If God did not exist, it would be necessary to invent him.
In Plato’s dialogue, Euthyphro, Socrates chances to meet his lawyer-friend Euthyphro. He mentions that he has been accused of corrupting the young, notably by assuming to be a "maker of gods." He has been charged with not believing in the old gods, and with introducing novelties into religion.
Euthyphro responds that he himself has been accused of being "unholy" because he is prosecuting his own father for a capital offense. But he insists that his action is demonstrably holy, and that his father’s crime of causing the death of a servant was unholy. To justify prosecuting his own father he cites the common knowledge that Zeus, "the most excellent and just among the gods," shackled his own father, Cronos, for swallowing his sons, and that Cronos earlier had exiled his own father, Uranus.
Socrates says that whenever people tell such stories about the gods, he is prone to take it ill. He pursues the question of what is or is not holy, and as to Zeus and Cronos, asks Euthyphro point blank, "Tell me: Do you actually believe that these things happen so?-- Do you actually believe that war occurred among the gods, and there were dreadful hatreds, battles, and all sorts of fearful things like that? Do we say that these things are true?"
Euthyphro replies, "Yes, Socrates, and things even more amazing."
As in so many of Plato’s dialogues, Socrates begins systematically to dissect Euthyphro’s position, asserted with such firm conviction. He subtly leads his friend into a series of admissions, and finally entangles him into a position obviously completely contradictory of what he had started out with.
But despite Socrates’ logic, Euthyphro does not revise his original assertion, and apparently has no trouble in simultaneously entertaining two contradictory beliefs. As they are about to depart, Socrates says, " So tell me, peerless Euthyphro, exactly what is holy and what is not, and do not hide from me what you judge it to be."
"Another time, Socrates," says Euthyphro, "for I am in a hurry and must be off this minute."
Plato wrote Euthyphro some four hundred years before Christ, more than 2,400 years before today. But if he were to challenge any one of us as he did Euthyphro, about our religious beliefs and philosophic mindset, what are the chances that the replies would show any appreciable advance, in logic and reasoned belief, over those of Euthyphro? I submit and shall herein demonstrate that a dispassionate view of the West’s religious mindset is long overdue, and is now imperative if civilization is not to self-destruct.

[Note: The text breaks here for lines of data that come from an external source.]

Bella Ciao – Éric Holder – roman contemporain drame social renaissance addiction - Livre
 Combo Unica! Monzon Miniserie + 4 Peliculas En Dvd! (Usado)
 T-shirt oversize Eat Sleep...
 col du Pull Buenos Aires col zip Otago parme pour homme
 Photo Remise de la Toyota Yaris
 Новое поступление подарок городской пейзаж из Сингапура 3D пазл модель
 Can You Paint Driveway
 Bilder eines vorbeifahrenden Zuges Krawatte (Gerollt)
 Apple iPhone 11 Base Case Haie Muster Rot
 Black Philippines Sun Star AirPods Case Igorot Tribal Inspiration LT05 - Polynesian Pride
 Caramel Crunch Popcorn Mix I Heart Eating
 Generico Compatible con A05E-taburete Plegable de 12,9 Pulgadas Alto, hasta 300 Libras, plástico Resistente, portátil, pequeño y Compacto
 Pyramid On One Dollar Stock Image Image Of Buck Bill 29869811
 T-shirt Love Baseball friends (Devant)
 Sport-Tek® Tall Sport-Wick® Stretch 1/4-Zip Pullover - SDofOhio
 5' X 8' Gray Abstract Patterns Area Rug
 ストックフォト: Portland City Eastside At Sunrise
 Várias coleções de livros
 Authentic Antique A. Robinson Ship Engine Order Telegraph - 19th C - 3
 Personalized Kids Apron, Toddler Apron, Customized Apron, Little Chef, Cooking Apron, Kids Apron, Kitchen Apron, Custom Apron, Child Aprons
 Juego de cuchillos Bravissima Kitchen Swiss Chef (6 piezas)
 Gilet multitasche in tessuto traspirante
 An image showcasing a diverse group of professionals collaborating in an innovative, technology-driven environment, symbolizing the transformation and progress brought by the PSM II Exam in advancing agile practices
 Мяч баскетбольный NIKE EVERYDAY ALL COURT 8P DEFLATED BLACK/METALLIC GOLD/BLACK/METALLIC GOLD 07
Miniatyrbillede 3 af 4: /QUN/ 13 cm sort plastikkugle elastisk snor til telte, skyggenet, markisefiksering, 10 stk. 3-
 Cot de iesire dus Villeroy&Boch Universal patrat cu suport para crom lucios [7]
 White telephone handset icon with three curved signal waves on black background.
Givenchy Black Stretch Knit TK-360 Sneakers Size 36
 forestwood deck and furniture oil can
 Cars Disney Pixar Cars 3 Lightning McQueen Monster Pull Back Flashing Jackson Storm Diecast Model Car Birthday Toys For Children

Confining myself to Judeo-Christian world views (but not necessarily excluding others), my prescription is that all shades of our religious doctrine are so overlaid with fears, superstitions, mystic impenetrability, revelatory delusions, wishful thinking, and even purposeful deceptions as to be almost impervious to analytic unpacking. And since that unpacking is a sine qua non of this treatise, the first demand here upon the reader is to agree, for the duration of the presentation, to approach the argument with complete objectivity. Especially required is holding in abeyance any outrage when matters of cherished faith are laid open to question.
The request of the author is a simple one: Hear me out! Let our rules of discourse also be simple. A challenge will only be valid if it can be shown that the reasoning from a premise to a conclusion is false, or if a premise is arguably false or unwarranted. If a premise is advanced that goes against all previously held religious convictions, the premise is not to be outlawed on the basis of repugnance alone. To make an objection to the argument stick, either the premise or the chain of reasoning must be outlawed on unchallengeable logical grounds.